#### Work to complete:
If an entry includes an image, drop the image and copy the rest verbatim.

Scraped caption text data
=====
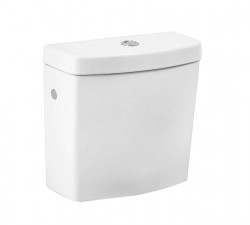 JIKA - Mio Splachovací nádržka, boční napouštění, bílá (H8277120000001)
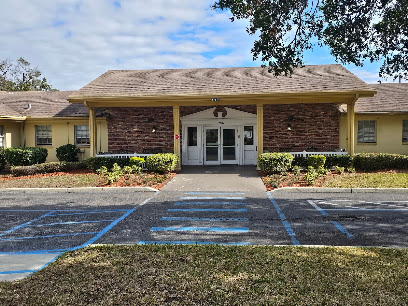 GULFSIDE HEALTH AND REHABILITATION CENTER — homepage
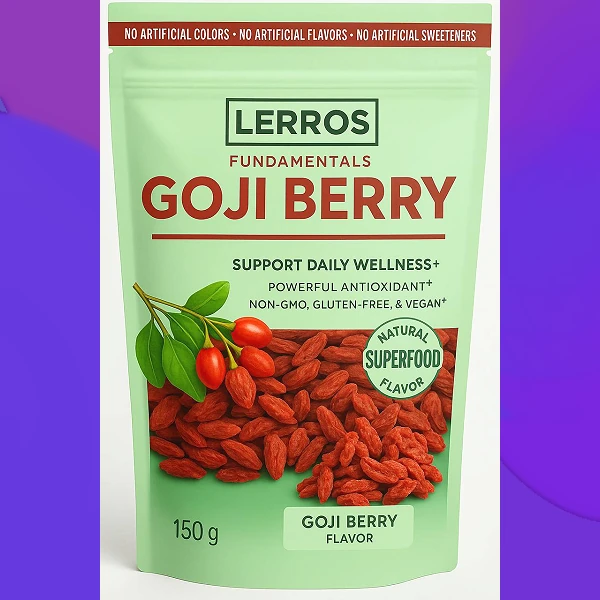 Goji Berry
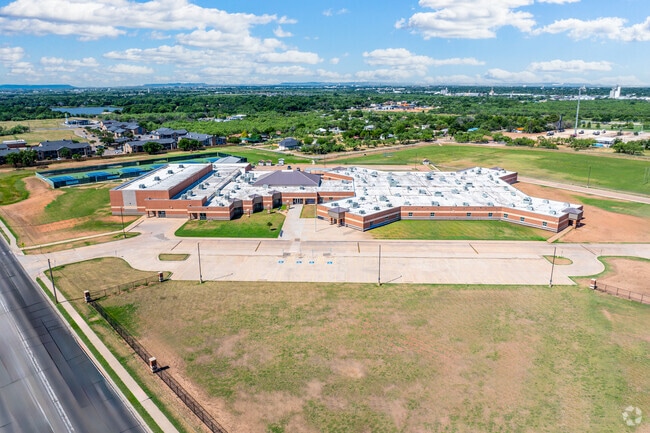 Craig Middle School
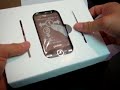 E-TEN Glofiish V900 Unboxing E-TEN Glofiish V900 Unboxing
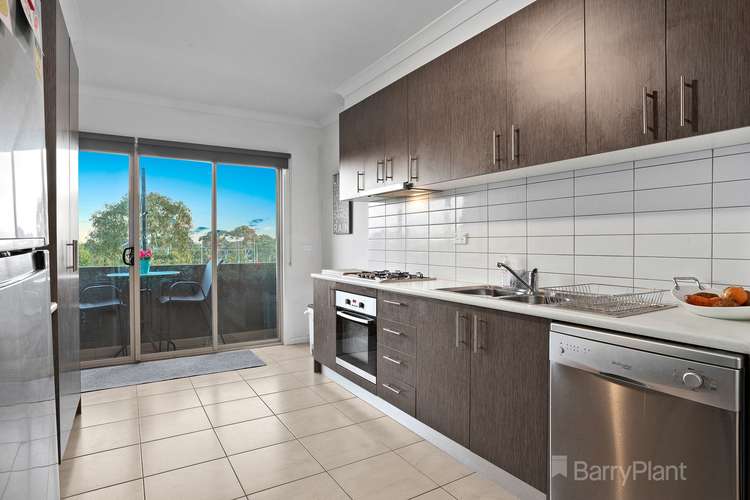 Fifth view of Homely townhouse listing, 8 Annecy Lane, Pakenham VIC 3810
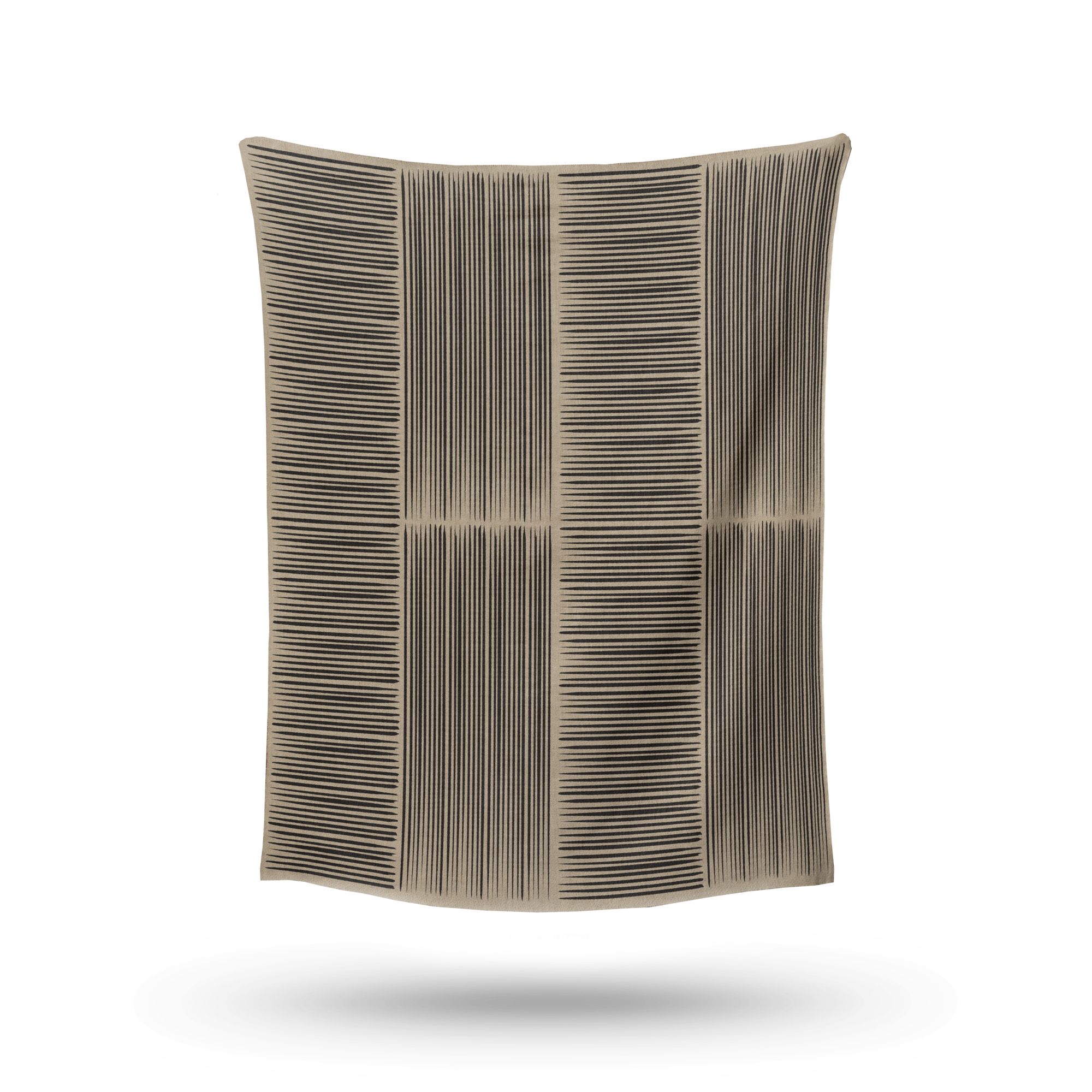FAULTLINE_core-throw-blanket-pinstripe-block-black-tan-50x70-thr001-view01.png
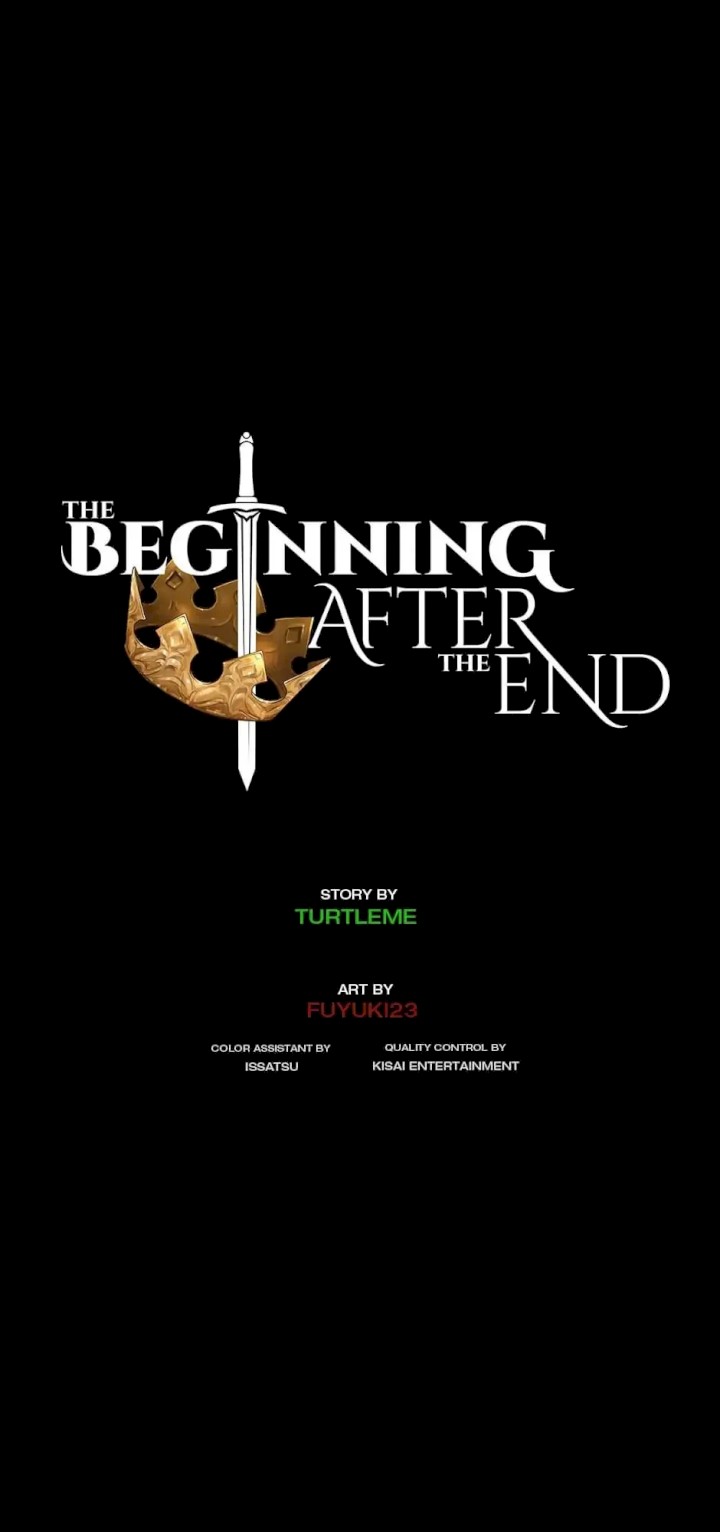 18+ The Beginning After the End Chapter 15 page 23
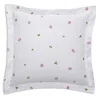 Schlossberg Jeunesse Blanc Euro Pillow Sham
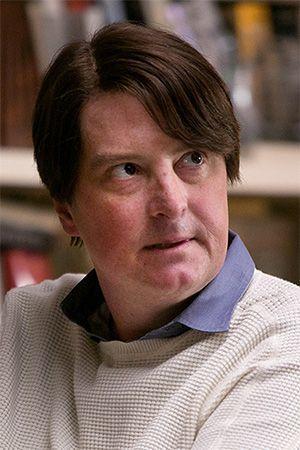 Christopher Evan Welch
=====
#### Response to this exercise:
 JIKA - Mio Splachovací nádržka, boční napouštění, bílá (H8277120000001)
 GULFSIDE HEALTH AND REHABILITATION CENTER — homepage
 Goji Berry
 Craig Middle School
 E-TEN Glofiish V900 Unboxing E-TEN Glofiish V900 Unboxing
 Fifth view of Homely townhouse listing, 8 Annecy Lane, Pakenham VIC 3810
FAULTLINE_core-throw-blanket-pinstripe-block-black-tan-50x70-thr001-view01.png
 18+ The Beginning After the End Chapter 15 page 23
 Schlossberg Jeunesse Blanc Euro Pillow Sham
 Christopher Evan Welch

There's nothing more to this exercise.